**Problem:** Please rewrite the cobalt blob top thread from "# Cobalt Blob" to "neck still present.", putting "restorations" in place of "repairs".

**Document segment:**
Start of Block

# Cobalt Blob Top



## Huntindog (Jan 24, 2019)

Hi,
I'm looking for a Cobalt Blob Top for one of my repairs.
This top needs to be in good shape and preferably with part of the neck still present.
A nice dark Cobalt would be the best and it needs to be the fat "saucer" top type.
Any help finding one will be rewarded.
In otherwords I'll buy it.
Now lets not get crazy with the price... LOL
Thanks for looking..


----------



## saratogadriver (Jan 25, 2019)

If you put a pic of the receiving bottle on, people would have some ability to try to color match it.

Jim G


----------



## Huntindog (Jan 29, 2019)

Thanks for the reply Saratoga,
Style, shape and color are the same as the picture I posted.
It is for a cobalt blobtop soda.


----------



## Huntindog (Jan 30, 2019)

So I guess none of you diggers pack home shards like I do.
I even bring home the cool and the rare criers. 
Hence the need for the top...

So come on guys let me know if you have a top.....


----------



## CanadianBottles (Jan 30, 2019)

I bring home interesting shards as well, but I've never seen anything like that up my way.


----------



## hemihampton (Feb 1, 2019)

Yeah, I bring home lots of shards & broken Criers but finding those type of tops aint easy & on the couple of occasions I have found those type of tops from 1850's-1860's it was just the top with out the neck.  Seems like the Pennsylvania guys dig alot of that stuff.  Good Luck. LEON.


----------



## Huntindog (Feb 24, 2019)

Out of over 400 looks NO one has any tops???

Well the search goes on....


----------



## Huntindog (Jul 7, 2019)

Well I've had almost 1000 looks and still no top?

Leon I'm only looking for a top... with maybe a bit of neck.

Here's a picture of the broken soda I'm trying to repair.


----------



## hemihampton (Jul 7, 2019)

Maybe look on ebay for a nice donor, I see these types of bottles on ebay all the time but not just tops or tops with necks, be nice if you could find one with bottom broke off for donor. Good Luck. LEON.


----------

End of Block

**Excerpted records:**
Start of Block

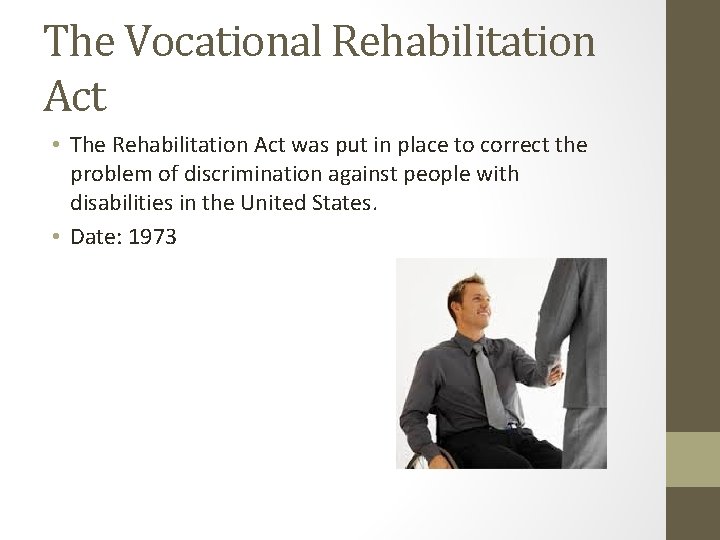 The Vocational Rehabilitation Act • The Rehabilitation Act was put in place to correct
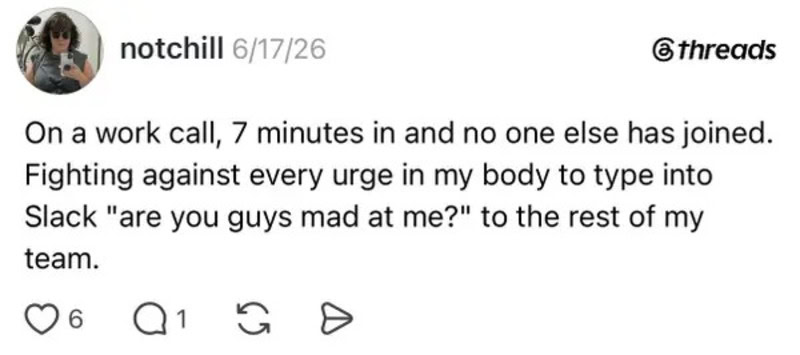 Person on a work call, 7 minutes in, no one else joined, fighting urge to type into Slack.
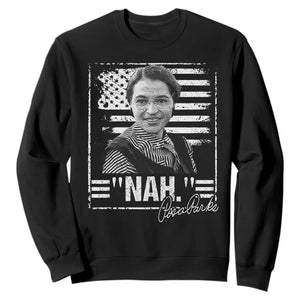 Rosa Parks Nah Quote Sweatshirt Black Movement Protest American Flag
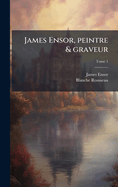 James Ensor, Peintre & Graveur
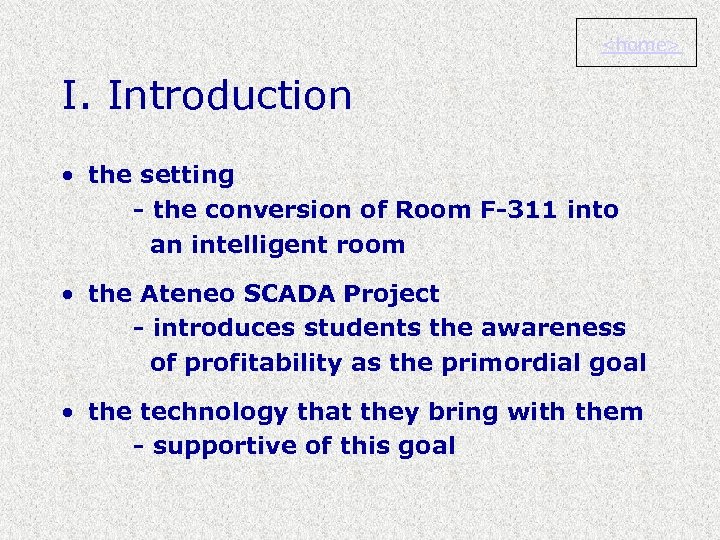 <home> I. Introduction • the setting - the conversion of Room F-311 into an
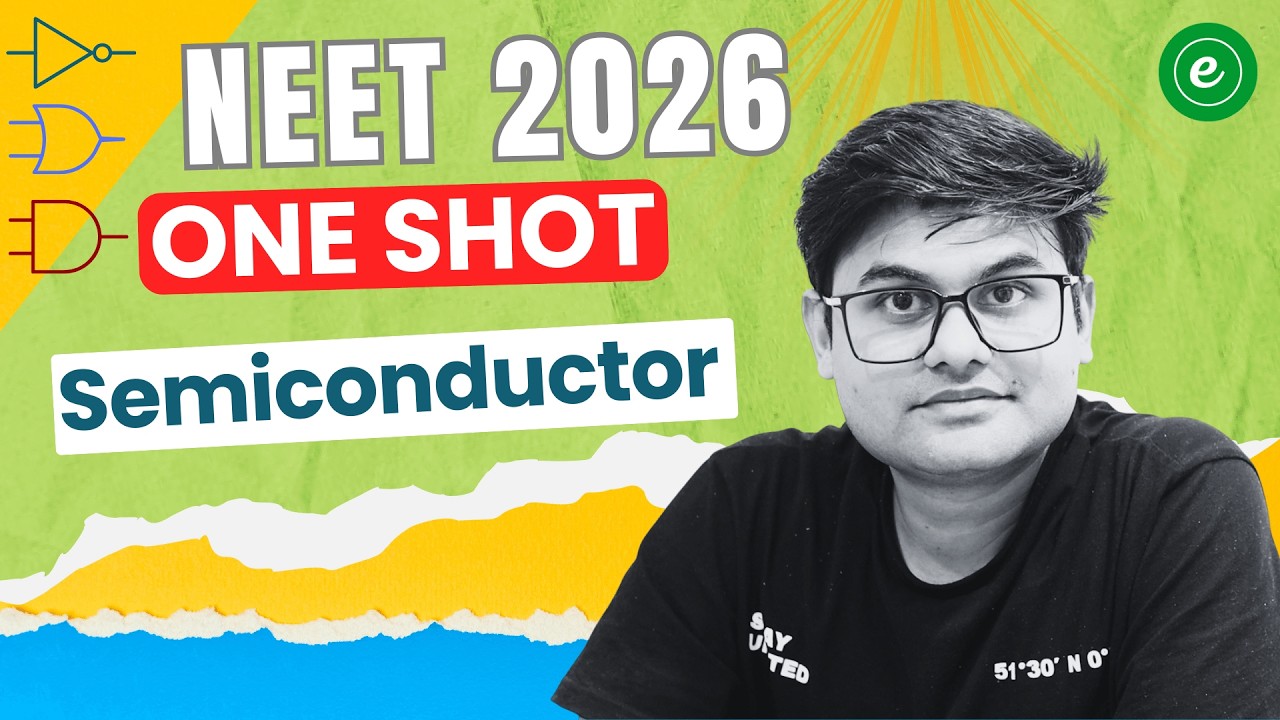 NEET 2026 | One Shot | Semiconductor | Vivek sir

End of Block

**Result:**
# Cobalt Blob Top



## Huntindog (Jan 24, 2019)

Hi,
I'm looking for a Cobalt Blob Top for one of my restorations.
This top needs to be in good shape and preferably with part of the neck still present.